When police officers establish probable cause to believe a person has committed a crime, they are not automatically permitted to search the suspect’s home, car, office, or any other space under his control. A search warrant does not issue upon a finding that there is probable cause to believe a person is a criminal – it issues only when there is probable cause to believe evidence related to the crime will be found in a particular location. For example, if the police have probable cause to believe a suspect is selling drugs from his car, officers will be able to obtain a warrant to search the car. However, absent additional evidence, officers will not be issued a warrant to search the defendant’s home because of an insufficient nexus between the home and the drug dealing activities. The affidavit accompanying the search warrant application must connect the dots between the evidence and the location to be searched.


In providing information to establish that evidence will probably be found in a particular location, the police are required to prove the evidence will be present at the time of the search. Suppose, for example, the police have probable cause to believe a suspect sold drugs from his apartment. If a sale took place within the past 72 hours, it is likely evidence of a drug-dealing operation will still be present in the apartment. However, if the last drug deal occurred six months before the application for the search warrant, the evidence is stale and will likely not support a conclusion that drug dealing evidence will still be in the apartment.


Police officers often establish probable cause by obtaining information from confidential informants. This presents unique challenges for two reasons: first, it’s sometimes difficult for officers to confirm the reliability of the information; and second, the informants are usually criminals and are providing information to help themselves with their own criminal cases. To address these concerns, Massachusetts applies the Aguilar-Spinelli test (named for two famous United States Supreme Court cases) to determine if probable cause has been established. In using confidential informants’ information to establish probable cause, the police must establish the informants’ basis of knowledge and their reliability.

Basis of Knowledge

In the affidavit, the police will state how the informant obtained his information. Oftentimes it will be through the informant’s personal observations (claiming to be at the scene of the crime, for example). The informant will sometimes receive the information directly from the suspect (the suspect might tell the informant that he robbed a bank and hid the money in his basement). In drug cases, it’s common for informants to participate in controlled buys by traveling to the suspect’s home or some other location and buying drugs while the police conduct surveillance of the transaction.
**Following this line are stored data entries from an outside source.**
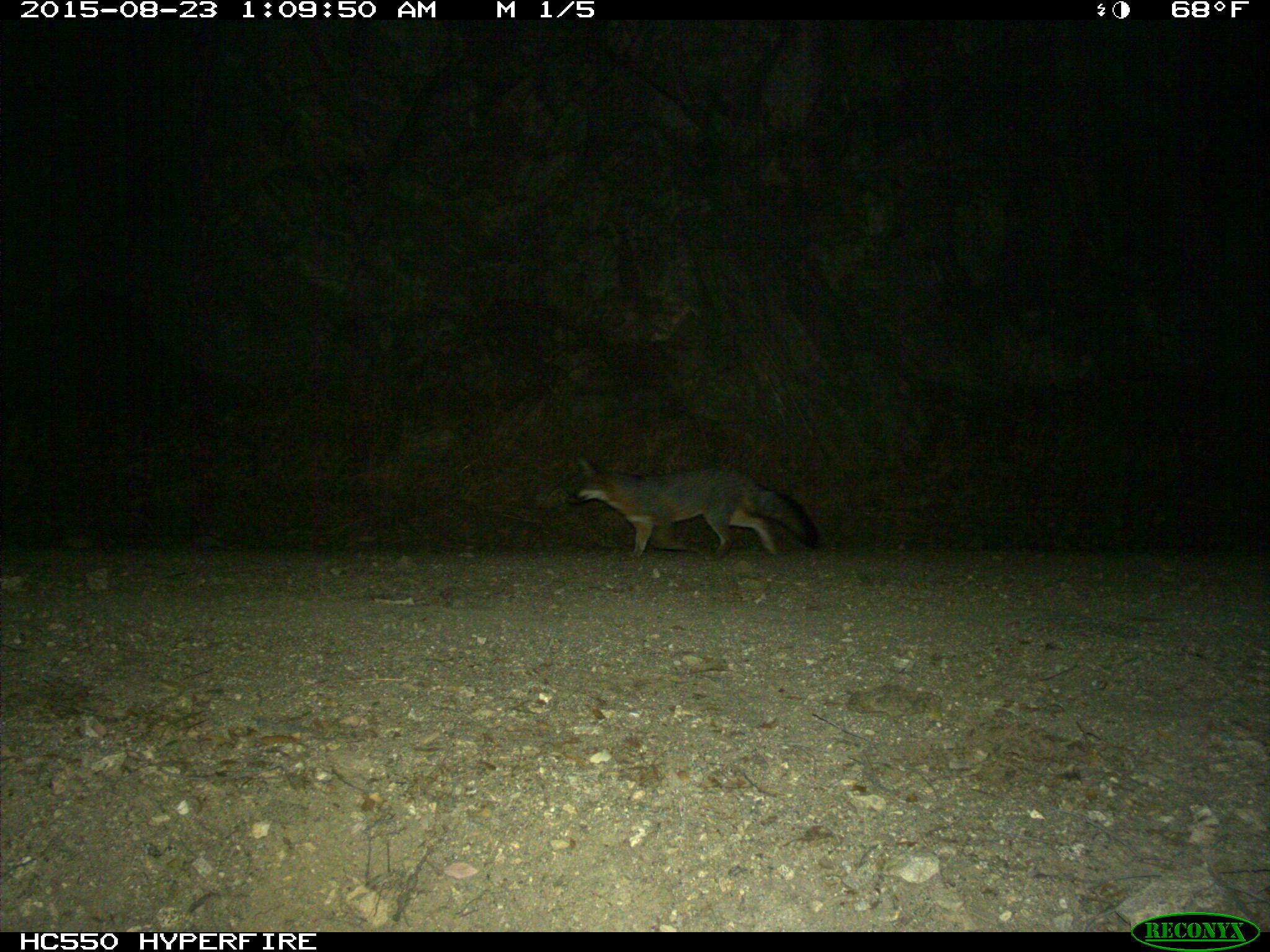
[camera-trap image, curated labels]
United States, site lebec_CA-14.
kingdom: Animalia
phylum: Chordata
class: Mammalia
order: Carnivora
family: Canidae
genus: Urocyon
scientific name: Urocyon cinereoargenteus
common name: gray fox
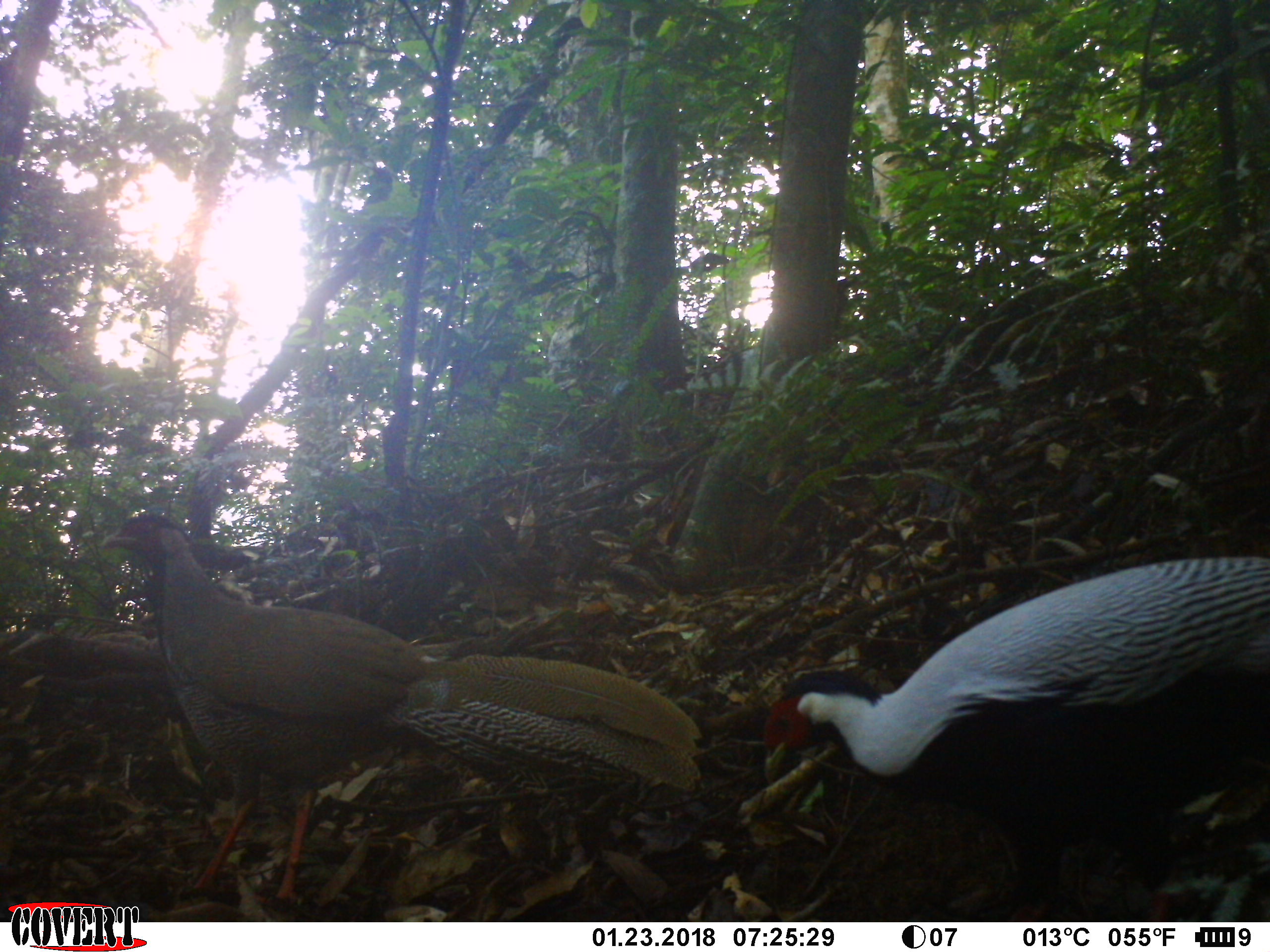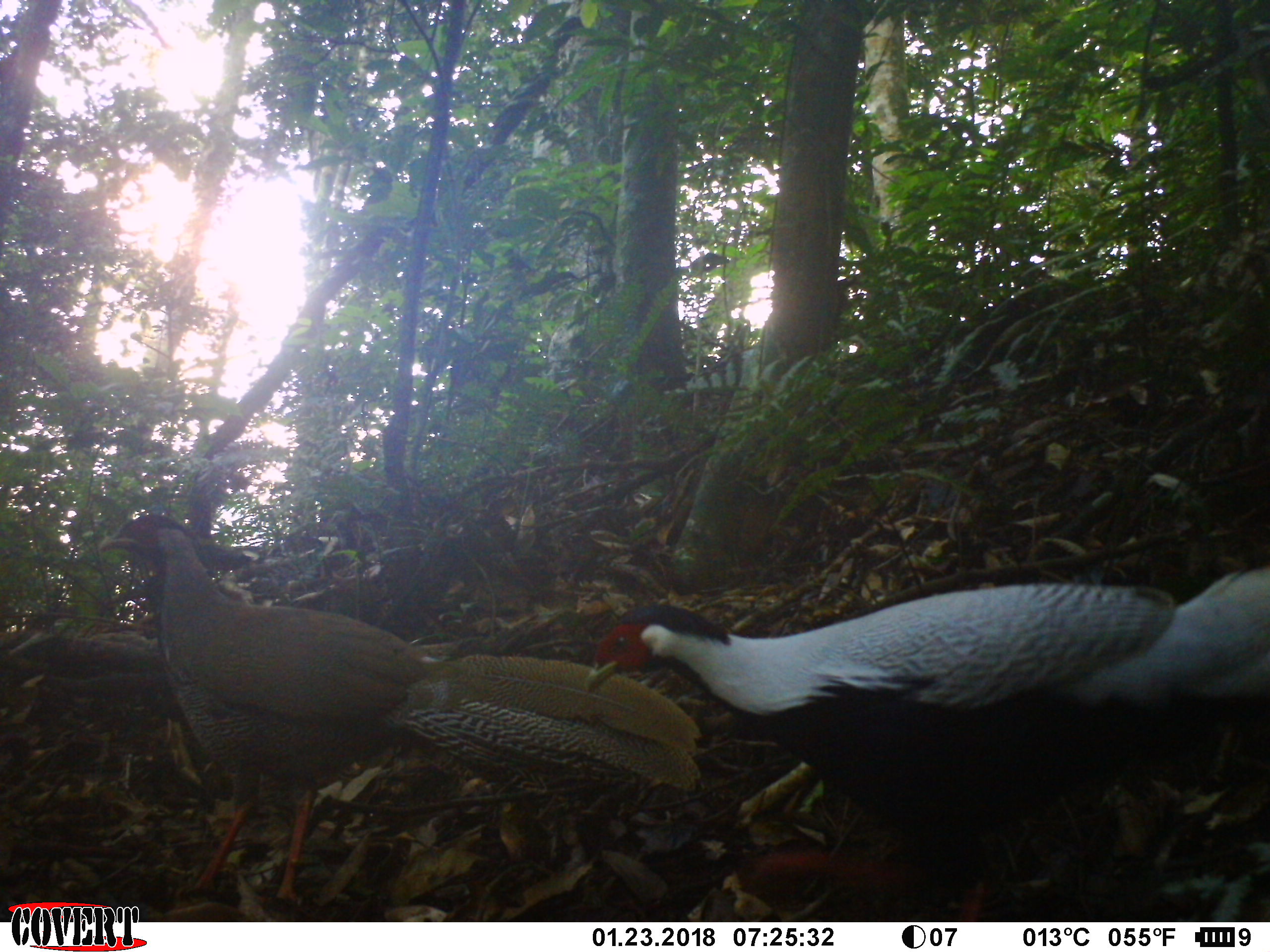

There needs to be some evidence that the informant is providing reliable information. The reliability prong is satisfied in a number of ways, including in cases: where the informant has provided reliable information to the police in the past; where the informant admits to his own crimes in his conversations with the police; and where the information is specific and detailed.

When police officers are able to corroborate an informant’s tip through their own investigation, it is more likely a search warrant will be authorized.


What happens when a search warrant is authorized without a showing of probable cause? Once the defendant has been charged in court, he will file a motion to suppress all of the evidence obtained through the execution of the warrant. If a judge agrees with the defendant that the police did not establish probable cause in the search warrant application and affidavit, the evidence seized by the police will be excluded from the defendant’s trial. When a defendant challenges a search warrant for failing to establish probable cause, the judge will make a decision based on the facts contained in the “four corners” of the affidavit. Unlike most motions to suppress, there will not be an evidentiary hearing (a hearing where witnesses testify) because whether probable cause existed in the affidavit is a legal question that can be determined by simply reading the affidavit and applying the relevant caselaw.